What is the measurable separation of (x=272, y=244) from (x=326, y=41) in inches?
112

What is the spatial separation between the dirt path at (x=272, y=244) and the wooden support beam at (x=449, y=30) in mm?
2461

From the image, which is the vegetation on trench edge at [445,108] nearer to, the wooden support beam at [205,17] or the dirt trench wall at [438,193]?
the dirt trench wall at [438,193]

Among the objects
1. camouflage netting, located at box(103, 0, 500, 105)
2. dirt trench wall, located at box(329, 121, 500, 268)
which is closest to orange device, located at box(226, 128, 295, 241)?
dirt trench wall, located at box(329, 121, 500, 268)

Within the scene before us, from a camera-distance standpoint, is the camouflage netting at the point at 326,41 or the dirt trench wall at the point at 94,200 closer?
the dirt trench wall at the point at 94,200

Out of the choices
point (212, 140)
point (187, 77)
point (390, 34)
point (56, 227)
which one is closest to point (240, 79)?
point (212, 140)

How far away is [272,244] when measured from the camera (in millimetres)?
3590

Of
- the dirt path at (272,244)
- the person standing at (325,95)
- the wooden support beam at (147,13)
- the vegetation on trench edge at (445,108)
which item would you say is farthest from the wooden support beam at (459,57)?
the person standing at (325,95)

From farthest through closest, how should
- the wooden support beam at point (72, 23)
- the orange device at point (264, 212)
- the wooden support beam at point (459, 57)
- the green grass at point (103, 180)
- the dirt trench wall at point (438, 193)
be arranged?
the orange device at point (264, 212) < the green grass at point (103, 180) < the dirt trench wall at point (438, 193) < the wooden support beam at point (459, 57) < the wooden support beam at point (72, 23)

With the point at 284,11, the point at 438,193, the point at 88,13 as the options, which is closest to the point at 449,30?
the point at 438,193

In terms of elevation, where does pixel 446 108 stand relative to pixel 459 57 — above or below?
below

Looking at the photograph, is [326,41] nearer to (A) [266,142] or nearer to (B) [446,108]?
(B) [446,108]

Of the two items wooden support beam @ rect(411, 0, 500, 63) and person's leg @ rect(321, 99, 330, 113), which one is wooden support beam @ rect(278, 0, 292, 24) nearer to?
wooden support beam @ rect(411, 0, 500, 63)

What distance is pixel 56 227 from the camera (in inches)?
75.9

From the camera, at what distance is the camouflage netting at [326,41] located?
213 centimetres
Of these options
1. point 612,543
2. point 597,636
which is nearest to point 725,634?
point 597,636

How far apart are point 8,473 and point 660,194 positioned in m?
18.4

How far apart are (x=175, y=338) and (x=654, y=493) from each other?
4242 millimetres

WHAT TO WORK ON: Reproduce only those lines of the entries above that run from the line with "In terms of" to the final line.

REPLY TO THE EXERCISE:
In terms of elevation, where does pixel 446 108 stand relative to pixel 459 57 — above or below?
below

Looking at the photograph, is [326,41] nearer to (A) [266,142] or nearer to (B) [446,108]?
(B) [446,108]

Of the two items wooden support beam @ rect(411, 0, 500, 63) and person's leg @ rect(321, 99, 330, 113), which one is wooden support beam @ rect(278, 0, 292, 24) nearer to?
wooden support beam @ rect(411, 0, 500, 63)

What distance is pixel 56 227 from the camera (in inches)?
75.9

From the camera, at what distance is the camouflage netting at [326,41] located?
213 centimetres
Of these options
1. point 612,543
2. point 597,636
which is nearest to point 725,634?
point 597,636

How far apart are point 8,473 and point 660,194 positioned in m?
18.4

How far apart are (x=175, y=338) and (x=654, y=493) from each other?
4242 millimetres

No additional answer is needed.